In the circumstances, it would hardly be surprising if public opinion had been turned after what has been a barrage of state war propaganda, as embedded Kiplingesque reporting from the Helmand frontline, military parades and a new Armed Services Day have been used to try and translate sympathy for British troops into support for foreign wars.

But it hasn’t happened. A recent ICM poll for the Guardian and the BBC’s Newsnight showed 56% want all British troops out of Afghanistan by the end of the year, and 60% by 2011, against 36% who want them to stay until “they are no longer needed”.

Given the media’s increasingly intense emotional focus on British soldiers deaths during the current offensive – the Daily Mirror leads on last Friday’s fallen “band of brothers” and the Sun on Gordon Brown’s “this war is our patriotic duty” – with this I would have expected a greater support for the war. In fact, the only time there was majority support in Britain for the Iraq war was during the initial months of attack and occupation, when British troops were seen to be in action and in greatest danger.
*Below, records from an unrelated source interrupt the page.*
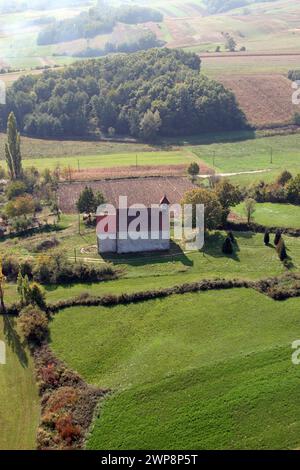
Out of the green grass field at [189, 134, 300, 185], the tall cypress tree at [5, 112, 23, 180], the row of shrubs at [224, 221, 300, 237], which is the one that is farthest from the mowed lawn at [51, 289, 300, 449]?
the tall cypress tree at [5, 112, 23, 180]

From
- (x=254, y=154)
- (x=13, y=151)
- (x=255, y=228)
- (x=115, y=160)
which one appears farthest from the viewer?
(x=254, y=154)

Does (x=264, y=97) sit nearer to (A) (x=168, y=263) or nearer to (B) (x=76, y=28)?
(A) (x=168, y=263)

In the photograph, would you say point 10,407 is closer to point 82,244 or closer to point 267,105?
point 82,244

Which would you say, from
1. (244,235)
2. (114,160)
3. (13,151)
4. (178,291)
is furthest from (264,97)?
(178,291)

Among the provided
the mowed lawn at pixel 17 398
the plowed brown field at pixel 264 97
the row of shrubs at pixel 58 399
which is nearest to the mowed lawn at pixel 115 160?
the plowed brown field at pixel 264 97

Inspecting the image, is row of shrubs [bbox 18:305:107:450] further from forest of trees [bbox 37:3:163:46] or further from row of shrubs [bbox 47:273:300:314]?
forest of trees [bbox 37:3:163:46]

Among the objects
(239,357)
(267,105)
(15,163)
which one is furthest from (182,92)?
(239,357)

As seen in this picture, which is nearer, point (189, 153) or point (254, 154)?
point (254, 154)

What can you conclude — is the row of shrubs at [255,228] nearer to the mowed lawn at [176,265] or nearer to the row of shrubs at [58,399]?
the mowed lawn at [176,265]
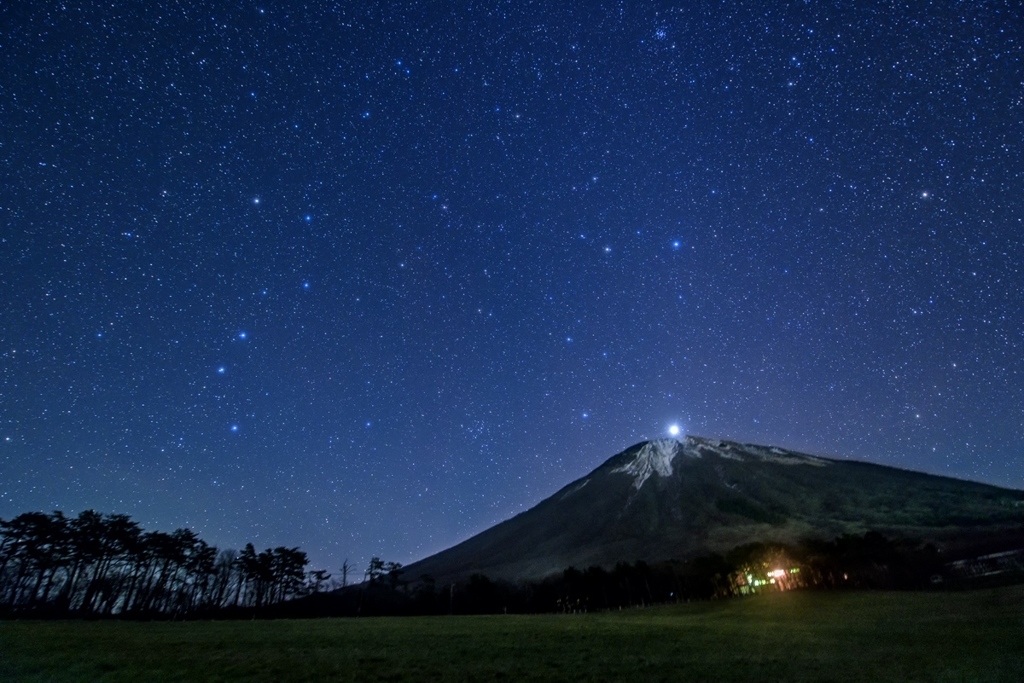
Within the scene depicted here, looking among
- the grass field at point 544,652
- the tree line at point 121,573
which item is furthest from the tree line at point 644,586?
the grass field at point 544,652

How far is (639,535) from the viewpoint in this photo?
18188 cm

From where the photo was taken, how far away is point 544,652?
27625mm

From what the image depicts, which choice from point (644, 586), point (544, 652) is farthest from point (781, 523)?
point (544, 652)

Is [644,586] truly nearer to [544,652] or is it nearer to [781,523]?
[544,652]

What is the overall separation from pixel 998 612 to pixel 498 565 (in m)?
165

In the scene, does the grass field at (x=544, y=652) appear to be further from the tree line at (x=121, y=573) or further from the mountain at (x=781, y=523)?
the mountain at (x=781, y=523)

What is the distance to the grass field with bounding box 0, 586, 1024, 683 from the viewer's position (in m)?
21.2

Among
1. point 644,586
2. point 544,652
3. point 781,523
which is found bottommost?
point 544,652

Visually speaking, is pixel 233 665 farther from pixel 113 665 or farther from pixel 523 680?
pixel 523 680

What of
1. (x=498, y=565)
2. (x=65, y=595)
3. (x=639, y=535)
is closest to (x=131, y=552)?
(x=65, y=595)

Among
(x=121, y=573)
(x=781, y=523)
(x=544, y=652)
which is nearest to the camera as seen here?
(x=544, y=652)

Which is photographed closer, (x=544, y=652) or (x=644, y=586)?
(x=544, y=652)

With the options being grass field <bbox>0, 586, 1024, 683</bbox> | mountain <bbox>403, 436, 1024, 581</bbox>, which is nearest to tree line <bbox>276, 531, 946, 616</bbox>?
mountain <bbox>403, 436, 1024, 581</bbox>

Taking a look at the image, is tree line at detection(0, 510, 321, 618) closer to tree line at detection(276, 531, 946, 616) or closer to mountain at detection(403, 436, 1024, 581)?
tree line at detection(276, 531, 946, 616)
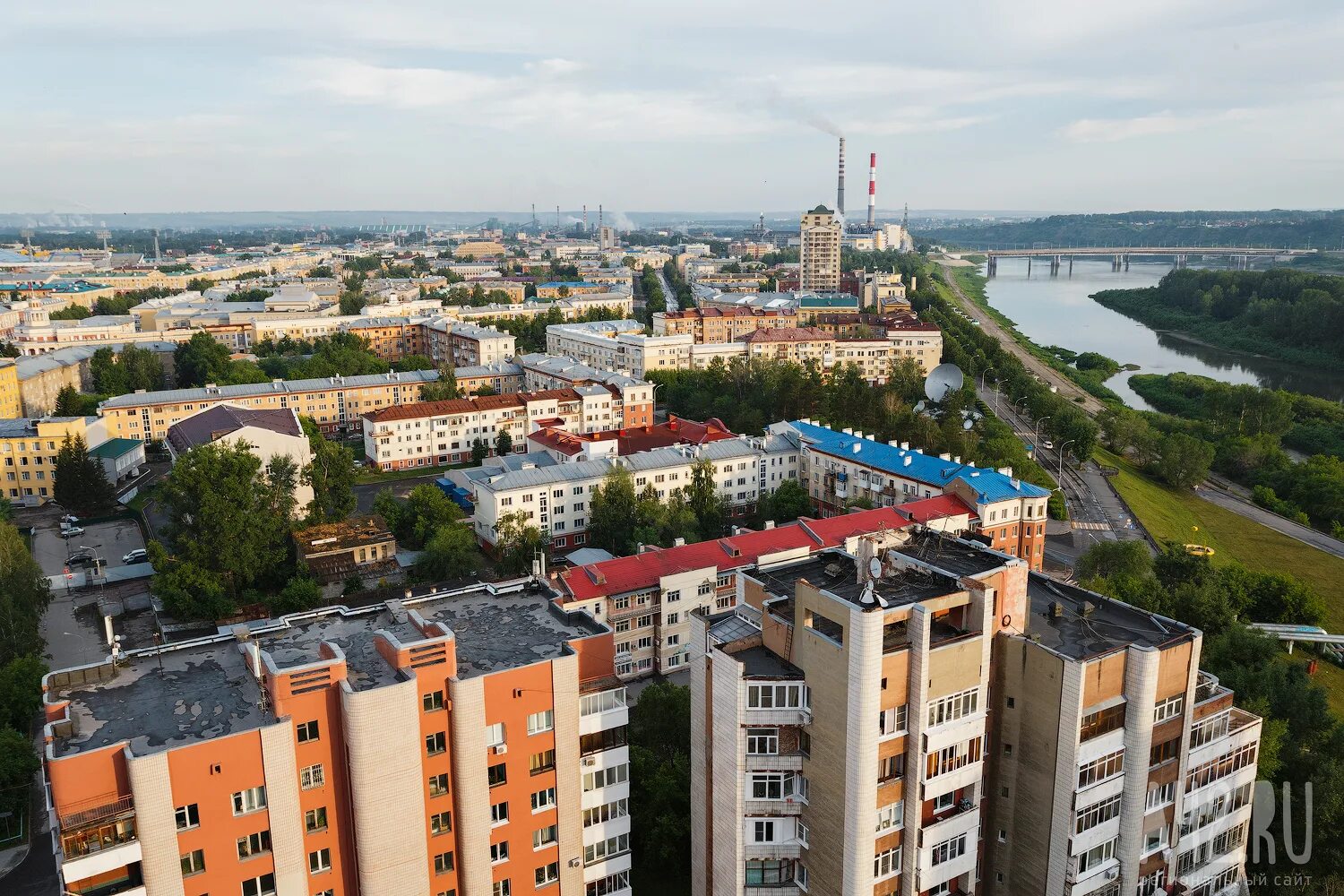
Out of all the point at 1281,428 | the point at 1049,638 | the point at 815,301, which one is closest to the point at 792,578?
the point at 1049,638

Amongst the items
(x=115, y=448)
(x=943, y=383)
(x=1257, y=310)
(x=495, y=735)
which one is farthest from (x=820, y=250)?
(x=495, y=735)

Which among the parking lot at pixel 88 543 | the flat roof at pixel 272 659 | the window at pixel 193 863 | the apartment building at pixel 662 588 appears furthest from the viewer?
the parking lot at pixel 88 543

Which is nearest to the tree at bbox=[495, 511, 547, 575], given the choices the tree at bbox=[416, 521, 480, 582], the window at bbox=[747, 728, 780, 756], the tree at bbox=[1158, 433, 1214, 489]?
the tree at bbox=[416, 521, 480, 582]

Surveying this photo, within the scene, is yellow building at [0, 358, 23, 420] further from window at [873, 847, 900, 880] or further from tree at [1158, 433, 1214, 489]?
tree at [1158, 433, 1214, 489]

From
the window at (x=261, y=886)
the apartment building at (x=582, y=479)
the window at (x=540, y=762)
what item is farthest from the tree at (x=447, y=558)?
the window at (x=261, y=886)

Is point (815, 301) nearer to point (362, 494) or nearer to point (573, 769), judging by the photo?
point (362, 494)

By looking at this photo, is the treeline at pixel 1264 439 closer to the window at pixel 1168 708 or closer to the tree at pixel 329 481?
the window at pixel 1168 708

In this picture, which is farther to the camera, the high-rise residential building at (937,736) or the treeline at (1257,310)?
the treeline at (1257,310)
Even if support for withdrawal is slightly down from last November’s 68%, 62% still believe British forces are either making no difference in Afghanistan worse or making it worse – and 47%, against 46%, say they oppose the “British military operation” outright. And interestingly, given what New Labour used to claim about social attitudes to the Iraq war, some of the strongest opposition to the war comes from working class people.

British public hostility towards the Afghanistan occupation is mirrored in most countries in the world (in the US it is pretty evenly divided). Even in Afghanistan itself, where polling under conditions of foreign military occupation would be expected to be skewed towards the occupier, a recent BBC-sponsored poll in February found a majority saying they want foreign troops withdrawn within one to two years and negotiations with the Taliban.

While the debate rages on unabated over British troops having the necessary equipment, we need to remind our Government that the debate ought not to be over helicopters, but over the justification for Britain’s participation in America’s Afghan war, try listening to the words of your own soldiers instead of prosecuting them.

Never has Rudyard Kipling’s poem “The Young British Soldier” rang louder and truer;

“When you’re wounded and left on Afghanistan’s plains,
And the women come out to cut up what remains,
Jest roll to your rifle and blow out your brains
An’ go to your Gawd like a soldier.”

The Government has to set a final date for total withdrawal regardless of America’s feelings…..the sooner, the better.